One way to see if “x” is less than 5% of your initial value is just to try the calculations (using the approximation) and see. For example:

$$\text{[HI] (initial) = 1.00} \, \text{M. After solving an ICE table, [HI] (equilibrium) = 0.997} \, \text{M.}.\\

x = (1.00 – 0.997) = 0.003\\

%x = \frac{0.003}{1.00}\times 100% = 0.3%$$

“x” is 0.3% of our initial concentration – which is less than 5%, so in this case we are OK to continue the calculations using the equilibrium values calculated with the approximation.

In another calculation:

$$\text{[HI] (initial) = 1.00} \, \text{M. After solving an ICE table, [HI] (equilibrium) = 0.945} \, \text{M.}\\

x = (1.00 – 0.945) = 0.055\\

\% x = \frac{0.055}{1.00} = 5.5\%$$

5.5% is larger than 5%, so using the calculated value (0.945 M) may introduce extra uncertainty into our calculations (our answer may be wrong!). We should go back and re-calculate these values the long way, using the quadratic formula.
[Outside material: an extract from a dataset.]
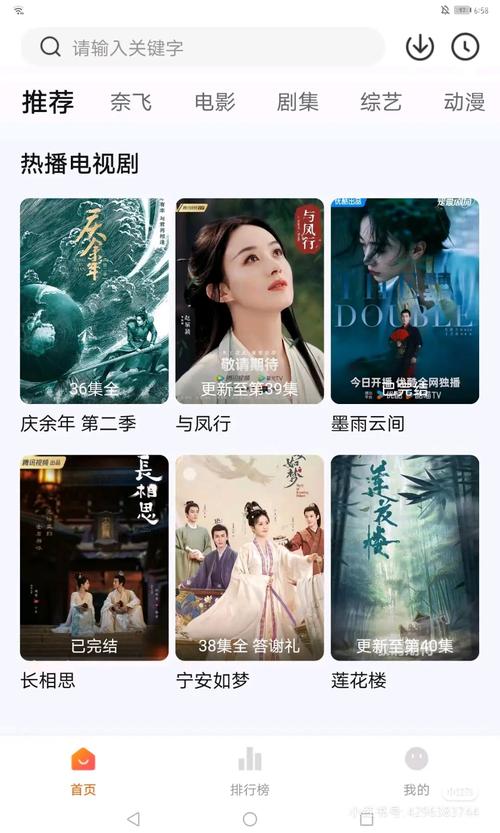 免费会员追剧软件,免费会员追剧软件下载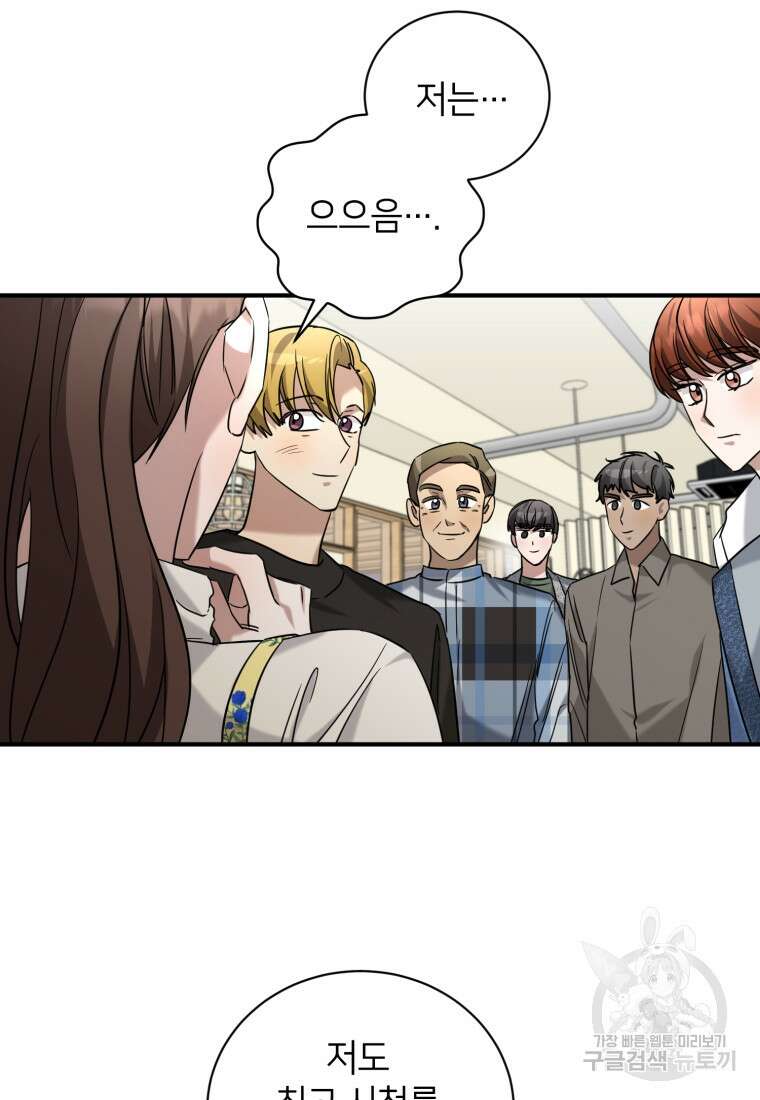 책만 보고 탑배우! 63화 48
#### Way 2: Compare with K

We can save doing our calculations twice by using a quick comparison: **if the initial concentration value is 1000x larger than K** (or $\frac{1}{1000} \times$ smaller for reactions running in reverse), then our “change” value is likely to be small, and it is safe to use the approximation in solving the equilibrium calculations. For example:

$$\text{[HI] (initial) = 1.00} \, \text{M.}\; K = 1.03\times 10^{-5}\\

\frac{[initial]}{K} = \frac{1.00 }{ 1.03\times 10^{-5}} \approx 97000$$

This ratio is greater than 1000, so in this scenario we should be OK using the approximation.

**It is always best to check that x < 5% of the initial value after using this approximation**. You may find that some smaller ratios (where $100 \lt \frac{[initial]}{K} \lt 1000$) will still give acceptable values: in these edge cases, you can check the ratio and then verify your method by making sure your change is small (<5%). Ratios less than 100 will rarely work; it is best to just use the quadratic formula here.
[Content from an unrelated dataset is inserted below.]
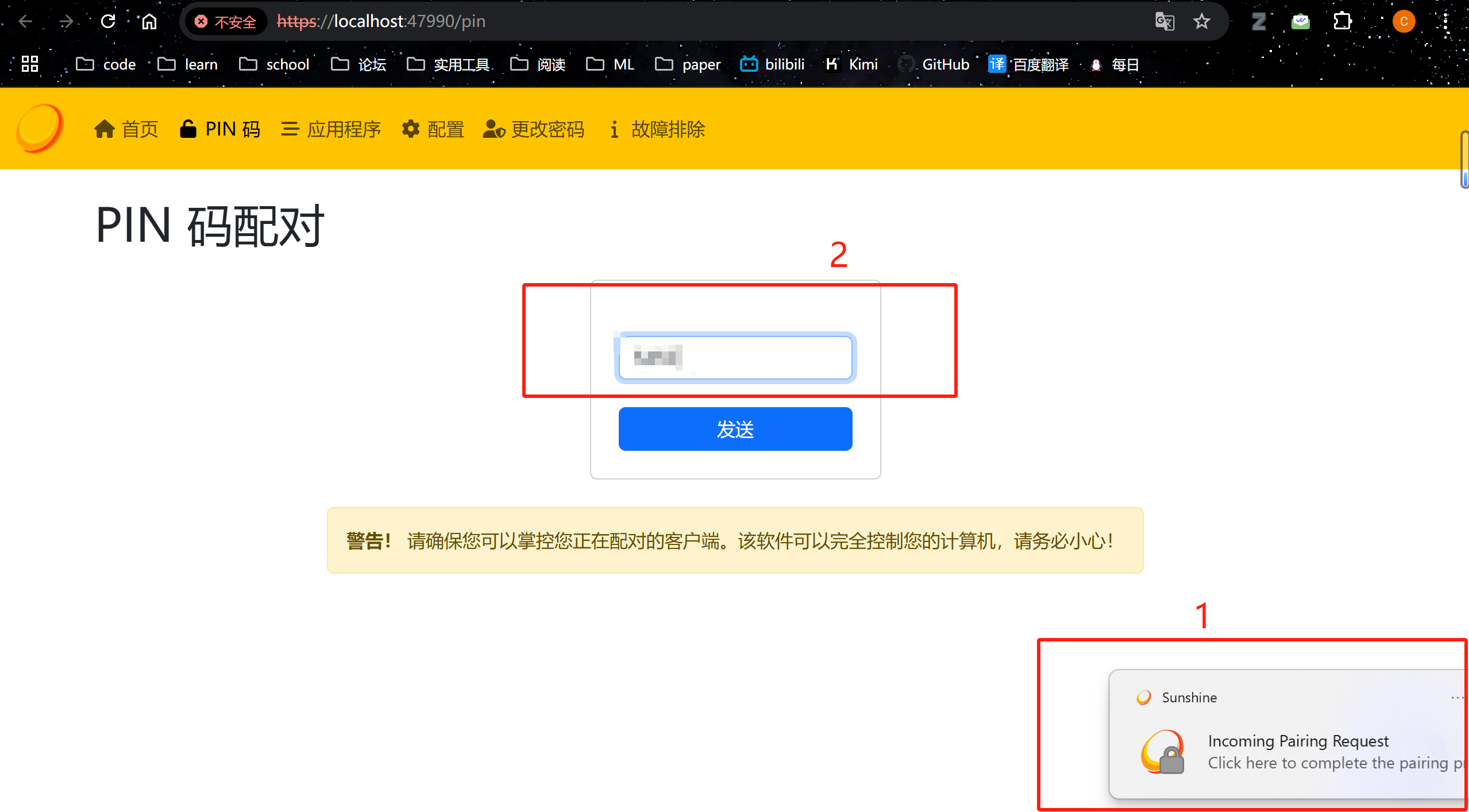 remote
*An exception to the “1000” rule is when you are working with an acid-base buffer; due to the specific nature of these reactions, a smaller ratio will work more often.

### Using the small-x approximation in an ICE table

What are the concentrations at equilibrium of a 0.15 M solution of HCN? $$HCN\;(aq)\rightleftharpoons H^+\;(aq)+CN^-\;(aq)\qquad K_c=4.9×10^{-10}$$

**Solution**

Let’s check if the small-x approximation can be used: $$[HCN]_{initial} = 0.15\; \text{M} \quad K = 4.9×10^{-10}\\ \frac{0.15}{4.9×10^{-10}} = 3.0\times 10^{8} \gg 1000$$ We can assume that our change (x) will be small compared to this initial value (0.15 M).

Then, we build the ICE table:

$HCN$ | $\rightleftharpoons $ | $H^+$ | + | $CN^-$ | |

Initial Concentration |
0.15 | 0 | 0 | ||

Change in Concentration |
-x | +x | +x | ||

Equilibrium Concentration |
0.15-x $\approx $ 0.15 |
x | x |

The small-x approximation has been set up in the “Equilibrium” row for HCN. We can proceed with solving our equilibrium expression for x:
$$K_C = \frac{[H^+][CN^-]}{[HCN]} \\
4.9×10^{-10} = \frac{[x][x]}{[0.15]} \\
x^2 = 7.3_5 \times 10^{-11} \\
x = 8.5_{7321} \times 10^{-6}$$
*Calculation check: * Compare the value of x to our initial value to make sure the approximation was good:
$$\frac{x}{[HCN]_{initial}} = \frac{8.5_{7321} \times 10^{-6}}{0.15} = 0.0057\% \lt 5%$$
So our assumption is good. We can continue with finding the equilibrium concentrations:
$$\mathbf{[HCN] = 0.15 – x = 0.14_{999} \approx 0.15\\
[H^+] = [CN^-] = x = 8.6\times 10^{-6}}$$

As a check, you can repeat this calculation using the quadratic formula; your answers will be the same within significant figure limits.

### Check Your Learning

What are the equilibrium concentrations in a 0.25 *M* NH_{3} solution?
$$NH_3\;(aq) + H_2O\;(l) ⇌ NH_4^+\;(aq) + OH^−\;(aq)\qquad K_c=1.8×10^{−5}$$

## Answer

Our inital concentration >> K (>1000x), so we can use the small-x approximation.

$NH_3$ | + | $H_2 O\; (l)$ | $\rightleftharpoons $ | $NH_4 ^+$ | + | $OH^-$ | |

Initial Concentration |
0.25 M | $\require{cancel} \cancel{\;\;\;\;}$ | 0 | 0 | |||

Change in Concentration |
-x | -x | +x | +x | |||

Equilibrium Concentration |
0.25 -x $\approx $ 0.25 M |
$\require{cancel} \cancel{\;\;\;\;}$ | x | x |